Two Decades of Pioneering

Bob Gauvain, head trader at Pioneer Investments, has been around the securities industry a long time.

At 16, Gauvain was a messenger for the Boston Stock Exchange Clearing Corp., delivering stock certificates to the exchange’s member firms. He worked part time on the exchange floor throughout college on the recording desk. There, he made sure that, as trades were executed, each went on the tape. He also kept track of the total volume of shares traded solely on the Beantown exchange.

Those tasks turned into a lifelong career for the former part-timer. Gauvain has now been head trader for the past 21 years at Pioneer Investments, which was a mutual fund firm with four funds and $4.6 billion under management when he started and now has more than 100 funds and global assets under management of $204 billion.

“The business was fascinating to me. I fell in love with it,” he said.

Of course, the business has changed a bit since Gauvain joined Pioneer in 1984 to trade small-cap and Nasdaq-listed stocks.

“The quote monitors at the time were static. If you punched in a quote, the quote would stay the same unless you punched in another quote,” he said. “And when you did an execution, you handwrote the execution onto the trade ticket. Then you manually had to figure out what funds got what execution. So it was paper and calculator. The order management system was your traders.”

Technology has wrought dramatic change, Gauvain said. Among other things, trading technology enables Pioneer to do more with fewer people. “My group of five traders is doing what six or seven people used to do, and now they are also handling fixed income trading,” he said.

Both buyside and sellside traders’ roles have changed, as well. “What used to be done by brokers can be done by buy-side traders themselves off their desktops with algos and execution management systems,” Gauvain said. Indeed, close to 50 percent of the firm’s equity business is now done away from the traditional broker’s cash desk, he said.

“Algos are taking on a lot of the role of what a sell-side trader used to do,” said Gauvain. Traditional brokers’ desks “are still very important but the buy-side traders do a lot more than they used to do.”

Cross-Training

Pioneer’s trading team includes Eddie Doyle, who focuses on value stocks; Sofia Sermos, whose specialty is core stocks; Dan Sim, growth; Nick Lambros, international, and Mark Phillips, fixed income. Phil Colburn is the trading assistant.

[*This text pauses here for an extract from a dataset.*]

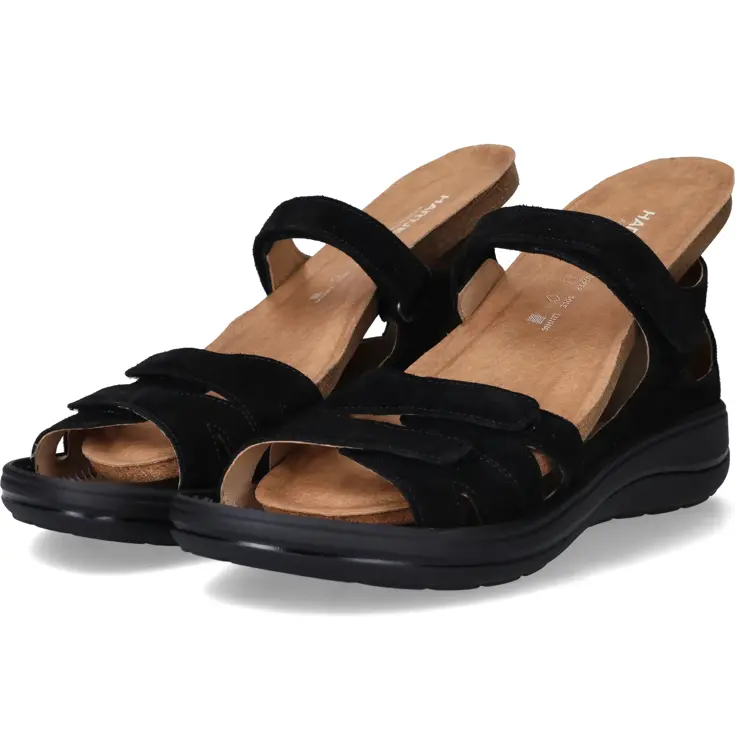 Sandalen Dames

The traders are cross-trained-all of the equity traders can trade anything on the equity side, and each one is also picking up a different piece of the fixed-income business as well, he said.

“Once we brought fixed income into the trading room two years ago, rather than having silos, we took a hybrid approach,” Gauvain said. As a result, the traders “are more conversant in the market as a whole as opposed to their subset of it. It helps their trading.”

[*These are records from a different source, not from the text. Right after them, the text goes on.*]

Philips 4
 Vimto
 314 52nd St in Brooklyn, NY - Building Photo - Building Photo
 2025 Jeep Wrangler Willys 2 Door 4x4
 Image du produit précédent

Gauvain calls the group’s trading style “liquidity-based,” at this point.

“We’ll trade anywhere on any platform to buy the most amount of shares at the best possible price for the least amount of commission,” he said.

The team uses algos provided by bulge bracket firms across the whole spectrum of trades, he said. By using brokers’ algo platforms, Pioneer gets a credit that the firm uses to pay smaller research boutiques that might not have a trading desk or a good trading capability.

About 40 percent of Pioneer’s equity transactions are done via algos, Gauvain said. Algos enable traders to maintain anonymity, he said. “With a cash desk, you have the risk of having a phone call made by the cash desk to mess up the picture.”